355 Warga Binaan Rutan Bandar Lampung Diusulkan Remisi Idul Fitri
Bandar Lampung, NU Media Jati Agung – 355 warga binaan Rutan Bandarlampung diusulkan menerima remisi khusus (RK) dalam rangka Hari Raya Idul Fitri 1447 Hijriah. Usulan tersebut menjadi bagian dari pemenuhan hak warga binaan yang telah memenuhi syarat selama masa pembinaan.
Kepala Rutan Kelas I Bandar Lampung, Tri Wahyu, menyampaikan bahwa pihaknya telah mengajukan nama-nama warga binaan sesuai ketentuan yang berlaku.
Ia menegaskan bahwa proses ini berjalan sesuai aturan yang berlaku.
“Langkah ini merupakan bagian dari pemenuhan hak warga binaan yang telah memenuhi syarat selama masa pembinaan,” kata Kepala Rutan Kelas I Bandarlampung, Tri Wahyu, di Bandar Lampung, Selasa.
Kategori Remisi Warga Binaan Rutan Bandar Lampung
Pihak Rutan Bandar Lampung kemudian membagi usulan remisi tersebut ke dalam dua kategori utama. Pertama, remisi khusus I (RK I) diberikan kepada 349 warga binaan berupa pengurangan masa tahanan.
Remisi Khusus II dan Pembebasan Langsung
Selain itu, pihak rutan juga mengusulkan remisi khusus II (RK II) bagi 6 warga binaan. Mereka berpeluang langsung bebas saat Hari Raya Idul Fitri.
Sebelum proses penyerahan dilakukan, pihak rutan telah menyiapkan mekanisme simbolis.
“Penyerahan Surat Keputusan (SK) Remisi ini direncanakan akan dilakukan secara simbolis setelah pelaksanaan salat Idul Fitri,” ujarnya.

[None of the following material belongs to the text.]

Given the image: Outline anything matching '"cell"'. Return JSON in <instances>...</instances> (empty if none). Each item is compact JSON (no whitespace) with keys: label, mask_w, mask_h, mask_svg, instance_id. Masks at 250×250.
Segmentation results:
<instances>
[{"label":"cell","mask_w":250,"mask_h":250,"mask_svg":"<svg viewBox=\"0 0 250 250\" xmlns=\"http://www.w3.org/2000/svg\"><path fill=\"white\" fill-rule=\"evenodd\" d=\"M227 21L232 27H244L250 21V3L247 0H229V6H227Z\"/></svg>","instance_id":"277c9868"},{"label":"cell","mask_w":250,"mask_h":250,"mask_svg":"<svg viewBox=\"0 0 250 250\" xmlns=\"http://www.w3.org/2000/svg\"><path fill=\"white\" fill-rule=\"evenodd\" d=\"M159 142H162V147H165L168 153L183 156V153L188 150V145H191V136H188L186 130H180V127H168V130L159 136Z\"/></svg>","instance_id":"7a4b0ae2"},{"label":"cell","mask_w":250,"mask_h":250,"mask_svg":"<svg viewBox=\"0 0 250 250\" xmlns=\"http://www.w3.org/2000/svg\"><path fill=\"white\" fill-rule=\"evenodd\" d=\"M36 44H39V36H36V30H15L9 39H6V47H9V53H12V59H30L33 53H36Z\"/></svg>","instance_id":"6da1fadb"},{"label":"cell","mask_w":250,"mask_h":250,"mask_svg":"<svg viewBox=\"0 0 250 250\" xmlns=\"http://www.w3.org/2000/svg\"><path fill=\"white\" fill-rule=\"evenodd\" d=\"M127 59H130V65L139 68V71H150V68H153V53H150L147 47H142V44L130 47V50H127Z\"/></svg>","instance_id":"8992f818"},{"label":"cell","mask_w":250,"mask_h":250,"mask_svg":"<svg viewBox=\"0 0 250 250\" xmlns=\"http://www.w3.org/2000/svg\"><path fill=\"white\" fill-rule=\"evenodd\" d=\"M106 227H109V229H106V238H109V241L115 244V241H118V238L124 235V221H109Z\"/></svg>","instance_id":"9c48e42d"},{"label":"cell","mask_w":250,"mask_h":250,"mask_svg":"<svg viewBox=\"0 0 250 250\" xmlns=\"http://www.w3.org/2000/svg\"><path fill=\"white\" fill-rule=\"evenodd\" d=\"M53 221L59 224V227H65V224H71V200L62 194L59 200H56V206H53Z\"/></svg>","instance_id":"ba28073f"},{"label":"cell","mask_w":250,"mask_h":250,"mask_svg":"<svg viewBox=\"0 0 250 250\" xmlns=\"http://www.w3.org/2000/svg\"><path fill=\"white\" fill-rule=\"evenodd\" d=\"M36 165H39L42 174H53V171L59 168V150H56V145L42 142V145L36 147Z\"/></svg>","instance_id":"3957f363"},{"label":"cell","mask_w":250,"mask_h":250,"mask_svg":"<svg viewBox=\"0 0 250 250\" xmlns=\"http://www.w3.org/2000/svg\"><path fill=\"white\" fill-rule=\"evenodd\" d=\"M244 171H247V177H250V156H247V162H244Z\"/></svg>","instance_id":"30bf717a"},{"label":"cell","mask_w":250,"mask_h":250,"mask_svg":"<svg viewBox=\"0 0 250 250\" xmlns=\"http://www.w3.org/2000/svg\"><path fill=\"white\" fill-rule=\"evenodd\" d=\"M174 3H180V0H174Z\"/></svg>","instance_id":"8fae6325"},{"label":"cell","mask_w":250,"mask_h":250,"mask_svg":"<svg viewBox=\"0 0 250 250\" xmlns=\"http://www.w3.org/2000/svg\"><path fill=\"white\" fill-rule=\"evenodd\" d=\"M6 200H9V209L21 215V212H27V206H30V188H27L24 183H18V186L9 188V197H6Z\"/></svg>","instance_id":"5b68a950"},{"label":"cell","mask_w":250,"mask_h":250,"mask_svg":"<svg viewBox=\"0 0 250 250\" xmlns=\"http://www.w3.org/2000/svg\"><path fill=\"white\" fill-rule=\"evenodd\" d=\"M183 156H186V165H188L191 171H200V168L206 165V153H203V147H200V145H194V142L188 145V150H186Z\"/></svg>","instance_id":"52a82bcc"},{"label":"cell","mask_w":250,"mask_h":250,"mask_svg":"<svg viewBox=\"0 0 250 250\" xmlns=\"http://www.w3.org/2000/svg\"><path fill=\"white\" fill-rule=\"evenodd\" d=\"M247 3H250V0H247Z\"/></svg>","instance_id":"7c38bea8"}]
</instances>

Peluang Usulan Susulan Remisi
Di sisi lain, pihak Rutan Banda Llampung masih membuka peluang usulan susulan bagi warga binaan yang belum masuk daftar. Namun demikian, kesempatan ini hanya berlaku bagi mereka yang telah memenuhi syarat waktu tetapi masih terkendala administrasi.

Kemungkinan Dialihkan ke Remisi Berikutnya
Jika administrasi belum selesai tepat waktu, maka pihak rutan akan mengalihkan usulan tersebut ke remisi umum pada peringatan 17 Agustus atau remisi khusus tahun berikutnya.

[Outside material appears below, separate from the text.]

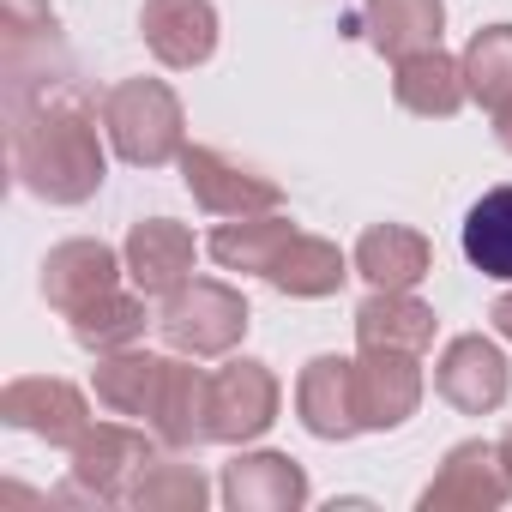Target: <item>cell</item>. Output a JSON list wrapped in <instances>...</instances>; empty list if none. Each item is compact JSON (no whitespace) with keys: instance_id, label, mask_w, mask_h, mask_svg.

Syarat Penerima Remisi di Rutan Bandar Lampung
Pihak rutan menerapkan evaluasi ketat sebelum mengusulkan remisi. Setiap warga binaan wajib memenuhi syarat administratif berupa dokumen hukum lengkap dan sah.
Selain itu, warga binaan harus menunjukkan perilaku baik selama menjalani masa tahanan. Mereka juga tidak boleh menjalani hukuman disiplin serta tidak tercatat dalam buku pelanggaran.
Sebelum memastikan jumlah final penerima remisi, pihak rutan menunggu keputusan resmi dari kementerian terkait.
“Kepastian jumlah penerima remisi secara keseluruhan akan merujuk pada SK yang diterbitkan oleh kementerian terkait, yang biasanya diterima pihak rutan pada H-2 atau H-1 Lebaran,” tambahnya.